### EXERCISE AIM
Turn the listing below into a numbered list, skipping blank lines and leaving out the pictures.

--- start of DATASET ENTRIES ---

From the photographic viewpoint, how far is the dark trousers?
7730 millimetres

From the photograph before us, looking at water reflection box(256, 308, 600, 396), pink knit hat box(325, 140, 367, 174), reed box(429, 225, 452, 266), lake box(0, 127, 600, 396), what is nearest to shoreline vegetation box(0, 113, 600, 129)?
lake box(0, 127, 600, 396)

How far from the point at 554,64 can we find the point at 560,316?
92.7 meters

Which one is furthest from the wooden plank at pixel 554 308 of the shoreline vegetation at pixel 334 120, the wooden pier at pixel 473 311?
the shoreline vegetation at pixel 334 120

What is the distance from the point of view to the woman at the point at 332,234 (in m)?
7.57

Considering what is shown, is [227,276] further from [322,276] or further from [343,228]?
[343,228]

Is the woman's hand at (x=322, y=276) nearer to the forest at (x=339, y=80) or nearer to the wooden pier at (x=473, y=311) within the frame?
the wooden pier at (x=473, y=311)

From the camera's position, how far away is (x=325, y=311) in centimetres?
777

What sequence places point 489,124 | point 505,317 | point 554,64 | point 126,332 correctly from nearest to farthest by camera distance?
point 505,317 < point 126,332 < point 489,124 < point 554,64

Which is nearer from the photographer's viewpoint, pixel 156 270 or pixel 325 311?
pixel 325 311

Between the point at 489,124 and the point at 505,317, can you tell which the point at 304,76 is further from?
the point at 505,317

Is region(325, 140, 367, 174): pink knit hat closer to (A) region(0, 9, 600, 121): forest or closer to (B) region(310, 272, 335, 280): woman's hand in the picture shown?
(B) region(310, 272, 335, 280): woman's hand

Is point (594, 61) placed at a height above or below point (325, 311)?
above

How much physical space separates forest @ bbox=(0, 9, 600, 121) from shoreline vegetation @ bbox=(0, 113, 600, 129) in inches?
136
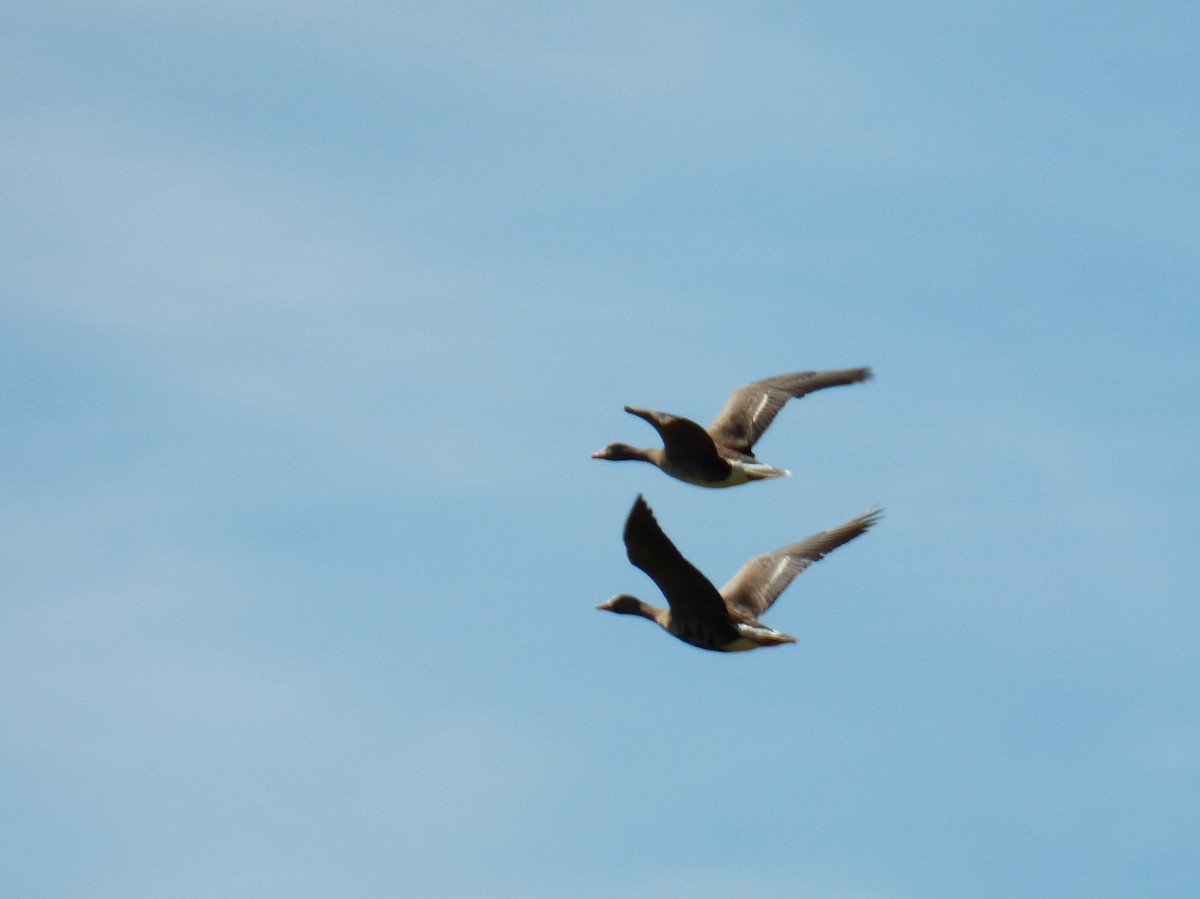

--- end of DATASET ENTRIES ---

### TASK SOLUTION
1. From the photographic viewpoint, how far is the dark trousers?
2. 7730 millimetres
3. From the photograph before us, looking at water reflection box(256, 308, 600, 396), pink knit hat box(325, 140, 367, 174), reed box(429, 225, 452, 266), lake box(0, 127, 600, 396), what is nearest to shoreline vegetation box(0, 113, 600, 129)?
4. lake box(0, 127, 600, 396)
5. How far from the point at 554,64 can we find the point at 560,316?
6. 92.7 meters
7. Which one is furthest from the wooden plank at pixel 554 308 of the shoreline vegetation at pixel 334 120, the wooden pier at pixel 473 311?
8. the shoreline vegetation at pixel 334 120
9. What is the distance from the point of view to the woman at the point at 332,234 (in m)?
10. 7.57
11. Considering what is shown, is [227,276] further from [322,276] or further from [343,228]?
12. [343,228]
13. Is the woman's hand at (x=322, y=276) nearer to the forest at (x=339, y=80) or nearer to the wooden pier at (x=473, y=311) within the frame?
14. the wooden pier at (x=473, y=311)
15. From the camera's position, how far away is (x=325, y=311) in centimetres?
16. 777
17. What sequence places point 489,124 | point 505,317 | point 554,64 | point 126,332 correctly from nearest to farthest by camera distance?
18. point 505,317 < point 126,332 < point 489,124 < point 554,64
19. Which is nearer from the photographer's viewpoint, pixel 156 270 or pixel 325 311?
20. pixel 325 311
21. Between the point at 489,124 and the point at 505,317, can you tell which the point at 304,76 is further from?
22. the point at 505,317
23. Is region(325, 140, 367, 174): pink knit hat closer to (A) region(0, 9, 600, 121): forest or closer to (B) region(310, 272, 335, 280): woman's hand in the picture shown?
24. (B) region(310, 272, 335, 280): woman's hand
25. Is point (594, 61) placed at a height above or below point (325, 311)?
26. above
27. How much physical space separates forest @ bbox=(0, 9, 600, 121) from shoreline vegetation @ bbox=(0, 113, 600, 129) in inches?
28. 136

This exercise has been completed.